• _INFORMATION PROVIDED_:
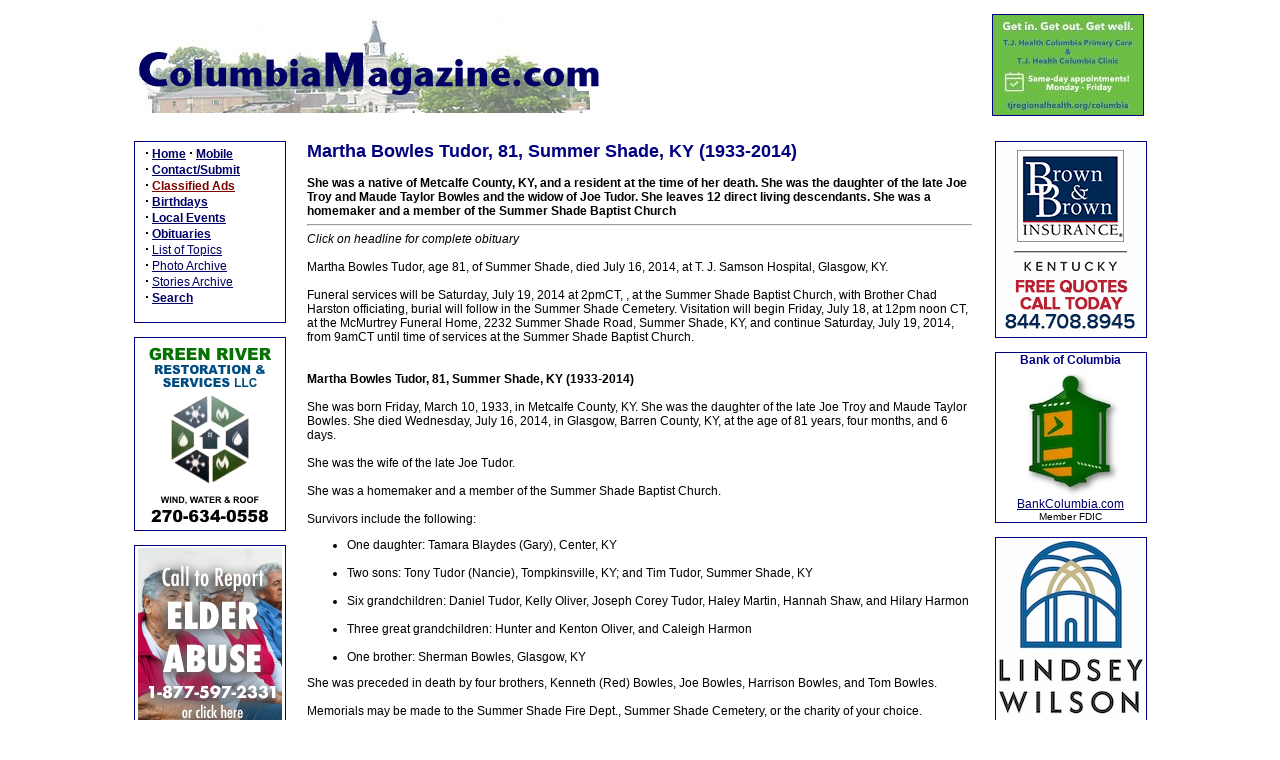

--- FILE ---
content_type: text/css
request_url: http://www.columbiamagazine.com/stylePrint.css
body_size: 5035
content:
FONT		{FONT-FAMILY: Verdana,Helvetica,Arial,Sans-Serif; FONT-SIZE: 12px}
TD		{FONT-FAMILY: Verdana,Helvetica,Arial,Sans-Serif; FONT-SIZE: 12px}
BODY		{BACKGROUND:  #FFFFFF; FONT-FAMILY: Verdana,Helvetica,Arial,Sans-Serif; FONT-SIZE: 12px}
P		{FONT-FAMILY: Verdana,Helvetica,Arial,Sans-Serif; FONT-SIZE: 12px}
DIV		{FONT-FAMILY: Verdana,Helvetica,Arial,Sans-Serif; FONT-SIZE: 12px}
INPUT	{FONT-FAMILY: Verdana,Helvetica,Arial,Sans-Serif; FONT-SIZE: 12px}
TEXTAREA	{FONT-FAMILY: Verdana,Helvetica,Arial,Sans-Serif; FONT-SIZE: 12px}
FORM 	{FONT-FAMILY: Verdana,Helvetica,Arial,Sans-Serif; FONT-SIZE: 12px}




A:link          {BACKGROUND: none; COLOR: #000066; FONT-FAMILY: Verdana,Helvetica,Arial,Sans-Serif; TEXT-DECORATION: underline}
A:active        {BACKGROUND: none; COLOR: #ff0000; FONT-FAMILY: Verdana,Helvetica,Arial,Sans-Serif; TEXT-DECORATION: underline}
A:visited       {BACKGROUND: none; COLOR: #000066; FONT-FAMILY: Verdana,Helvetica,Arial,Sans-Serif; TEXT-DECORATION: underline}
A:hover         {BACKGROUND: none; COLOR: #ff0000; FONT-FAMILY: Verdana,Helvetica,Arial,Sans-Serif; TEXT-DECORATION: underline}

.title 		{BACKGROUND: none; COLOR: navy; FONT-SIZE: 24px; FONT-WEIGHT: bold; FONT-FAMILY: Verdana,Helvetica,Arial,Sans-Serif; TEXT-DECORATION: none}

A.atitle:link {BACKGROUND: none; COLOR: navy; FONT-SIZE: 18px; FONT-WEIGHT: bold; FONT-FAMILY: Verdana,Helvetica,Arial,Sans-Serif; TEXT-DECORATION: none}
A.atitle:active {BACKGROUND: none; COLOR: red; FONT-SIZE: 18px; FONT-WEIGHT: bold; FONT-FAMILY: Verdana,Helvetica,Arial,Sans-Serif; TEXT-DECORATION: none}
A.atitle:visited {BACKGROUND: none; COLOR: #696969; FONT-SIZE: 18px; FONT-WEIGHT: bold; FONT-FAMILY: Verdana,Helvetica,Arial,Sans-Serif; TEXT-DECORATION: none}
A.atitle:hover {BACKGROUND: none; COLOR: red; FONT-SIZE: 18px; FONT-WEIGHT: bold; FONT-FAMILY: Verdana,Helvetica,Arial,Sans-Serif; TEXT-DECORATION: none}


.subtitle 	{BACKGROUND: none; COLOR: navy; FONT-SIZE: 14px; FONT-WEIGHT: bold; FONT-FAMILY: Verdana,Helvetica,Arial,Sans-Serif; TEXT-DECORATION: none}
.subtitleblack 	{BACKGROUND: none; COLOR: black; FONT-SIZE: 14px; FONT-WEIGHT: bold; FONT-FAMILY: Verdana,Helvetica,Arial,Sans-Serif; TEXT-DECORATION: none}
.subtitlered 	{BACKGROUND: none; COLOR: red; FONT-SIZE: 14px; FONT-WEIGHT: bold; FONT-FAMILY: Verdana,Helvetica,Arial,Sans-Serif; TEXT-DECORATION: none}
.subtitlead 	{BACKGROUND: none; COLOR: maroon; FONT-SIZE: 14px; FONT-WEIGHT: bold; FONT-FAMILY: Verdana,Helvetica,Arial,Sans-Serif; TEXT-DECORATION: none}


.content 	{BACKGROUND: none; COLOR: #000000; FONT-SIZE: 12px; FONT-FAMILY: Verdana,Helvetica,Arial,Sans-Serif}

.storytext 	{BACKGROUND: none; COLOR: #000000; FONT-SIZE: 12px; FONT-FAMILY: Verdana,Helvetica,Arial,Sans-Serif}
.adtext 	{BACKGROUND: none; COLOR: Maroon; FONT-SIZE: 12px; FONT-FAMILY: Verdana,Helvetica,Arial,Sans-Serif}

.red 	{BACKGROUND: none; COLOR: #ff0000; FONT-SIZE: 12px; FONT-FAMILY: Verdana,Helvetica,Arial,Sans-Serif; font-weight: bold}
.green 	{BACKGROUND: none; COLOR: darkgreen; FONT-SIZE: 11px; FONT-FAMILY: Verdana,Helvetica,Arial,Sans-Serif}
.grey 	{BACKGROUND: none; COLOR: #333366; FONT-SIZE: 11px; FONT-FAMILY: Verdana,Helvetica,Arial,Sans-Serif}

.tiny		{BACKGROUND: none; COLOR: #000000; FONT-SIZE: 10px; FONT-WEIGHT: normal; FONT-FAMILY: Verdana,Helvetica,Arial,Sans-Serif; TEXT-DECORATION: none}

.sidebox 	{width: 150px; text-align: center; BORDER: 1px solid navy;}
.storybox {width: 665px; BORDER: 1px solid navy; padding: 10px}
.todaybox {width: 665px; BORDER: 1px solid navy; padding: 10px; background-color: #F5F5F5}
.articlebox {width: 665px; BORDER: 0px; padding-top: 0px; padding-left: 10px; padding-right: 10px; padding-bottom: 10px}



.superlarge {BACKGROUND: none; COLOR: navy; FONT-SIZE: 36px; FONT-WEIGHT: bold; FONT-FAMILY: Verdana,Helvetica,Arial,Sans-Serif; TEXT-DECORATION: none}
.smallgreen {  font-family: Verdana, Arial, Helvetica, sans-serif; font-size: 10px; color: #006633}
.olive {  font-family: Verdana, Arial, Helvetica, sans-serif; font-size: 12px; color: #666633}
.smallred {  font-family: Verdana, Arial, Helvetica, sans-serif; font-size: 10px; color: #CC0033}
.brown {  font-family: Verdana, Arial, Helvetica, sans-serif; font-size: 12px; color: #663333}
.large { font-family: Verdana, Arial, Helvetica, sans-serif; font-size: 22px}
.calendar { font-family: Verdana, Arial, Helvetica, sans-serif; font-size: 10px}

.NonPrintable
{
  display: none;
} 

.onlyprintable
{
  display: inline;
} 


.thumbnail{
position: relative;
z-index: 0;
}

.thumbnail:hover{
background-color: transparent;
z-index: 50;
}

.thumbnail span{ /*CSS for enlarged image*/
position: absolute;
background-color: white;
padding: 5px;
left: -1000px;
border: 1px solid navy;
visibility: hidden;
color: black;
text-decoration: none;
}

.thumbnail span img{ /*CSS for enlarged image*/
border-width: 0;
padding: 2px;
}

.thumbnail:hover span{ /*CSS for enlarged image on hover*/
visibility: visible;
top: 0;
left: 0px; /*position where enlarged image should offset horizontally */

}

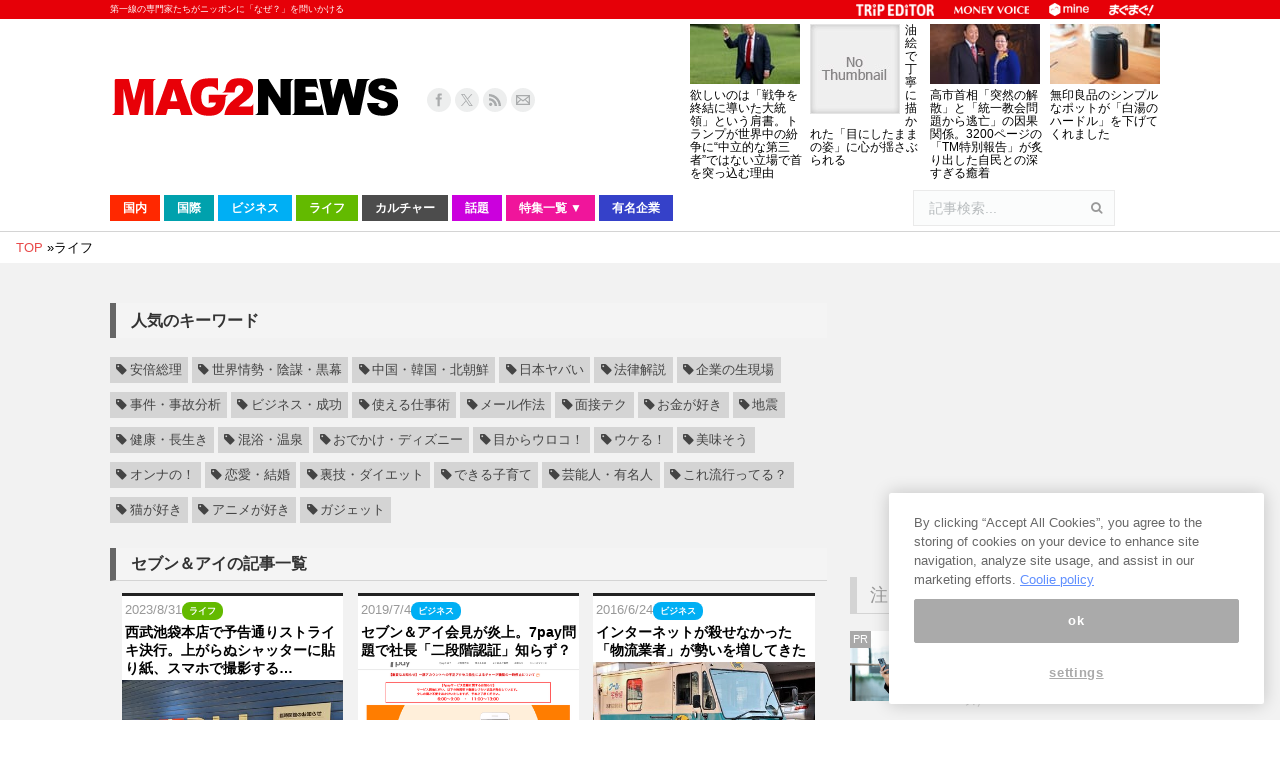

--- FILE ---
content_type: text/html; charset=utf-8
request_url: https://www.google.com/recaptcha/api2/aframe
body_size: 266
content:
<!DOCTYPE HTML><html><head><meta http-equiv="content-type" content="text/html; charset=UTF-8"></head><body><script nonce="Sv-zSferHPQuZJlFupXybg">/** Anti-fraud and anti-abuse applications only. See google.com/recaptcha */ try{var clients={'sodar':'https://pagead2.googlesyndication.com/pagead/sodar?'};window.addEventListener("message",function(a){try{if(a.source===window.parent){var b=JSON.parse(a.data);var c=clients[b['id']];if(c){var d=document.createElement('img');d.src=c+b['params']+'&rc='+(localStorage.getItem("rc::a")?sessionStorage.getItem("rc::b"):"");window.document.body.appendChild(d);sessionStorage.setItem("rc::e",parseInt(sessionStorage.getItem("rc::e")||0)+1);localStorage.setItem("rc::h",'1768813806440');}}}catch(b){}});window.parent.postMessage("_grecaptcha_ready", "*");}catch(b){}</script></body></html>

--- FILE ---
content_type: application/javascript; charset=utf-8;
request_url: https://dalc.valuecommerce.com/app3?p=890560888&_s=https%3A%2F%2Fwww.mag2.com%2Fp%2Fnews%2Ftag%2F%25E3%2582%25BB%25E3%2583%2596%25E3%2583%25B3%25EF%25BC%2586%25E3%2582%25A2%25E3%2582%25A4&vf=iVBORw0KGgoAAAANSUhEUgAAAAMAAAADCAYAAABWKLW%2FAAAAMElEQVQYV2NkFGP4nxH%2BhaFusgADY3u%2F0H9TT1UGv02nGRg3cnX9Dz1nx2CsYcEAAPz9DLvxvJmnAAAAAElFTkSuQmCC
body_size: 5193
content:
vc_linkswitch_callback({"t":"696df4e9","r":"aW306QAIfg0SvNg3CooD7AqKCJSAfA","ub":"aW305wAEh48SvNg3CooCsQqKBtjIOQ%3D%3D","vcid":"ZLsHKeGoIu6B3PXbCQCtfMW2h9pJTR1OHergCe-g7dKFMyuhzQ6Lnif3JE3iGxG6B30PtYHw0XFoK5ltisiRh1cm6rLObOR8vkxPojPYxP4RJPufY9zjzg","vcpub":"0.556557","shopping.geocities.jp":{"a":"2821580","m":"2201292","g":"db505a158a"},"www.expedia.co.jp":{"a":"2438503","m":"2382533","g":"86071cb8ce","sp":"eapid%3D0-28%26affcid%3Djp.network.valuecommerce.general_mylink."},"www.jtb.co.jp/kokunai":{"a":"2549714","m":"2161637","g":"65b2cc06b9","sp":"utm_source%3Dvcdom%26utm_medium%3Daffiliate"},"shopping.jtb.co.jp":{"a":"2762033","m":"3270889","g":"17862317ce","sp":"utm_source%3Dvc%26utm_medium%3Daffiliate%26utm_campaign%3Dmylink"},"www.asoview.com":{"a":"2698489","m":"3147096","g":"32ab4b788a"},"brand.asoview.com":{"a":"2698489","m":"3147096","g":"32ab4b788a"},"stg.activityjapan.com":{"a":"2913705","m":"3393757","g":"7c328cf78a"},"www.matsukiyo.co.jp":{"a":"2494620","m":"2758189","g":"e919f1848a"},"furusato-special.asahi.co.jp":{"a":"2875238","m":"3617634","g":"04d699ee8a"},"www.jtb.co.jp/kokunai_htl":{"a":"2549714","m":"2161637","g":"65b2cc06b9","sp":"utm_source%3Dvcdom%26utm_medium%3Daffiliate"},"activityjapan.com":{"a":"2913705","m":"3393757","g":"7c328cf78a"},"d1ys6hwpe74y8z.cloudfront.net":{"a":"2817906","m":"3414447","g":"c11557348a"},"travel.yahoo.co.jp":{"a":"2761515","m":"2244419","g":"4f3fa4be8a"},"www.omni7.jp":{"a":"2602201","m":"2993472","g":"39c872ab8a"},"paypaystep.yahoo.co.jp":{"a":"2821580","m":"2201292","g":"db505a158a"},"www.netmile.co.jp":{"a":"2438503","m":"2382533","g":"86071cb8ce","sp":"eapid%3D0-28%26affcid%3Djp.network.valuecommerce.general_mylink."},"www.ozmall.co.jp":{"a":"2686083","m":"2209755","g":"fae14dee8a"},"tabelog.com":{"a":"2797472","m":"3366797","g":"3487236b8a"},"lohaco.yahoo.co.jp":{"a":"2686782","m":"2994932","g":"e96d5fca8a"},"wwwtst.hotpepper.jp":{"a":"2594692","m":"2262623","g":"a554087ea1","sp":"vos%3Dnhppvccp99002"},"paypaymall.yahoo.co.jp":{"a":"2821580","m":"2201292","g":"db505a158a"},"bit.ly":{"a":"2773224","m":"3267352","g":"3eb83ff8d6","sp":"utm_source%3Dvc%26utm_medium%3Daffiliate%26utm_campaign%3Dproduct_detail"},"www.hotpepper.jp":{"a":"2594692","m":"2262623","g":"a554087ea1","sp":"vos%3Dnhppvccp99002"},"furusato.asahi.co.jp":{"a":"2875238","m":"3617634","g":"04d699ee8a"},"external-test-pc.staging.furunavi.com":{"a":"2773224","m":"3267352","g":"3eb83ff8d6","sp":"utm_source%3Dvc%26utm_medium%3Daffiliate%26utm_campaign%3Dproduct_detail"},"www.jtb.co.jp/kokunai_hotel":{"a":"2549714","m":"2161637","g":"65b2cc06b9","sp":"utm_source%3Dvcdom%26utm_medium%3Daffiliate"},"jalan.net":{"a":"2513343","m":"2130725","g":"05d1cc818a"},"www.jtb.co.jp":{"a":"2549714","m":"2161637","g":"65b2cc06b9","sp":"utm_source%3Dvcdom%26utm_medium%3Daffiliate"},"www.matsukiyococokara-online.com":{"a":"2494620","m":"2758189","g":"e919f1848a"},"lohaco.jp":{"a":"2686782","m":"2994932","g":"e96d5fca8a"},"7net.omni7.jp":{"a":"2602201","m":"2993472","g":"39c872ab8a"},"shopping.yahoo.co.jp":{"a":"2821580","m":"2201292","g":"db505a158a"},"www.jtbonline.jp":{"a":"2549714","m":"2161637","g":"65b2cc06b9","sp":"utm_source%3Dvcdom%26utm_medium%3Daffiliate"},"www.ikyu.com":{"a":"2675907","m":"221","g":"b6a1896d86"},"app-external-test-pc.staging.furunavi.com":{"a":"2773224","m":"3267352","g":"3eb83ff8d6","sp":"utm_source%3Dvc%26utm_medium%3Daffiliate%26utm_campaign%3Dproduct_detail"},"approach.yahoo.co.jp":{"a":"2821580","m":"2201292","g":"db505a158a"},"furusatohonpo.jp":{"a":"2817906","m":"3414447","g":"c11557348a"},"yukoyuko.net":{"a":"2425172","m":"2178193","g":"f51ff0a98a"},"restaurant.ikyu.com":{"a":"2349006","m":"2302203","g":"5eecca668a"},"service.expedia.co.jp":{"a":"2438503","m":"2382533","g":"86071cb8ce","sp":"eapid%3D0-28%26affcid%3Djp.network.valuecommerce.general_mylink."},"app.furunavi.jp":{"a":"2773224","m":"3267352","g":"3eb83ff8d6","sp":"utm_source%3Dvc%26utm_medium%3Daffiliate%26utm_campaign%3Dproduct_detail"},"jtb.co.jp":{"a":"2549714","m":"2161637","g":"65b2cc06b9","sp":"utm_source%3Dvcdom%26utm_medium%3Daffiliate"},"welove.expedia.co.jp":{"a":"2438503","m":"2382533","g":"86071cb8ce","sp":"eapid%3D0-28%26affcid%3Djp.network.valuecommerce.general_mylink."},"l":5,"www.hotpepper.jp?vos=nhppvccp99002":{"a":"2594692","m":"2262623","g":"a554087ea1","sp":"vos%3Dnhppvccp99002"},"7netshopping.jp":{"a":"2602201","m":"2993472","g":"39c872ab8a"},"p":890560888,"www.matsukiyo.co.jp/store/online":{"a":"2494620","m":"2758189","g":"e919f1848a"},"s":3696225,"fcf.furunavi.jp":{"a":"2773224","m":"3267352","g":"3eb83ff8d6","sp":"utm_source%3Dvc%26utm_medium%3Daffiliate%26utm_campaign%3Dproduct_detail"},"dom.jtb.co.jp":{"a":"2549714","m":"2161637","g":"65b2cc06b9","sp":"utm_source%3Dvcdom%26utm_medium%3Daffiliate"},"biz.travel.yahoo.co.jp":{"a":"2761515","m":"2244419","g":"4f3fa4be8a"},"qoo10.jp":{"a":"2858864","m":"3560897","g":"0a4f08078a"},"mini-shopping.yahoo.co.jp":{"a":"2821580","m":"2201292","g":"db505a158a"},"furunavi.jp":{"a":"2773224","m":"3267352","g":"3eb83ff8d6","sp":"utm_source%3Dvc%26utm_medium%3Daffiliate%26utm_campaign%3Dproduct_detail"}})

• _INSTRUCTIONS FOR THE TASK_: Write down every line of the data above that includes the string "position".

• _EXPECTED ANSWER_:
position: relative;
position: absolute;
left: 0px; /*position where enlarged image should offset horizontally */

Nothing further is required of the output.